Bernanke's forecast of rebounding growth, as well as his assessment that inflation is "ebbing" but remains "somewhat elevated," made it appear unlikely the Fed will lower rates anytime soon, a disappointment for Wall Street. Behind the stock market's surge, driven primarily by strong takeover activity, has been a backdrop of stable interest rates and the possibility of a rate cut; recently, though, with bond yields creeping up, some investors fear the Fed may alter that climate.
"The market is hoping for slow growth and moderate inflation, and now there's concern they might have to bump up rates in the second half of the year," said Jim Herrick, director of equity trading at Baird & Co.
While the Fed chairman's comments stalled a months-long rally, many analysts have been predicting Wall Street would soon pull back before heading higher later this year.

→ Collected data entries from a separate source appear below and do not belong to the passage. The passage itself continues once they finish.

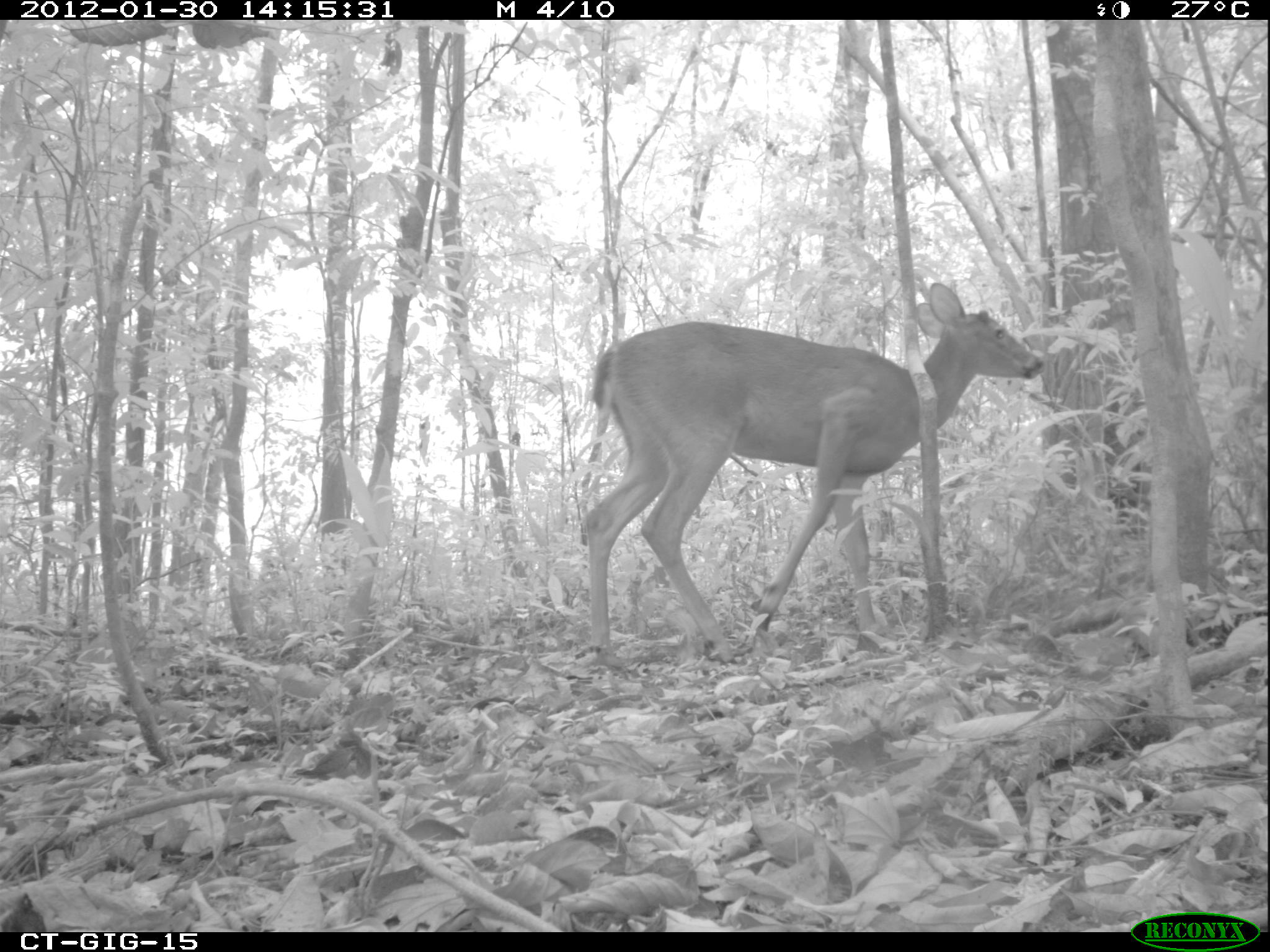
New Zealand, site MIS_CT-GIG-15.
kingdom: Animalia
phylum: Chordata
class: Mammalia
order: Artiodactyla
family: Cervidae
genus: Odocoileus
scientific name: Odocoileus virginianus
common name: white-tailed deer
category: white tailed deer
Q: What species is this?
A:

Before Tuesday's decline, the Dow and the S&P 500 had risen more than 8 percent since the beginning of the year.
A robust report on the service sector from the Institute for Supply Management failed to boost stocks. The ISM's nonmanufacturing index came in at 59.7 in May, higher than expected and up from April's reading of 56.0. A reading above 50 indicates expansion in the service sector, a diverse group of industries that represents about 80 percent of U.S. economic activity. Investors want to see growth but worry that if it's too robust, it could prompt a rate hike.
According to preliminary calculations, the Dow fell 80.86, or 0.59 percent, to 13,595.46, after earlier falling more than 100 points.
Broader indexes also retreated. The Standard & Poor's 500 index fell 8.23, or 0.53 percent, to 1,530.95, while the Nasdaq composite index shed 7.06, or 0.27 percent, to 2,611.23.
Bonds slipped after Bernanke's comments and the strong service sector data.
"The good news is he did say this residential real-estate morass won't leach out into the main economy. The bad news is he's still beating the drum pretty hawkishly on inflation," said Jack Ablin, chief investment officer at Harris Private Bank.
The yield on the benchmark 10-year Treasury note rose to 4.98 percent from 4.93 percent late Monday. The 10-year yield is trading at 9-month highs, and appears poised to break through 5 percent, a level not reached since August 2006.
Stocks sold off further after a midday speech by U.S. Treasury Secretary Henry Paulson, who said he has been pressuring China to make its exchange rate more flexible. If the yuan is given the chance to rise in value, it could have a dampening effect on the U.S. dollar.
The dollar fell against other major currencies, while gold prices edged lower.
In takeover news, telecommunications company Avaya Inc. said late Monday it agreed to an $8.2 billion offer by private equity firms Silver Lake and TPG Capital. Avaya rose 31 cents to $17.03.
Retail stocks took a hit after home goods seller Bed Bath & Beyond Inc. late Monday warned its fiscal first-quarter earnings may fall below analyst estimates. The stock lost $2.20, or 5.4 percent, to $38.27.
The biggest decliner among the 30 Dow component companies was DuPont Co., downgraded by Lehman Brothers to an "equal weight" rating from "overweight." The chemicals company fell 95 cents to $52.24.
In other corporate news, Ryanair Holdings PLC reported a record full-year 2006 profit despite higher fuel prices and tough competition, but made a cautious forecast for 2007. The Irish airline's U.S. shares fell $1.69, or 4.2 percent, to $38.66.
Google Inc. rose $11.77, or 2.3 percent, to an all-time high of $518.84. The search leader signed an agreement with Salesforce.com Inc. to cooperate on online advertising.
Declining issues outnumbered advancers by about 3 to 1 on the New York Stock Exchange, where volume came to 1.51 billion shares, compared to 1.34 billion on Monday.
The Russell 2000 index of smaller companies was down 6.84, or 0.80 percent, at 848.25.
Crude oil futures for July delivery fell 60 cents to $65.61 a barrel on the New York Mercantile Exchange.
Overseas, China's benchmark Shanghai Composite Index rebounded 2.6 percent after plummeting 8.3 percent a day earlier. Japan's Nikkei 225 index rose 0.45 percent. Britain's FTSE 100 fell 0.47 percent, Germany's DAX index dropped 0.71 percent, and France's CAC-40 decreased 0.77 percent.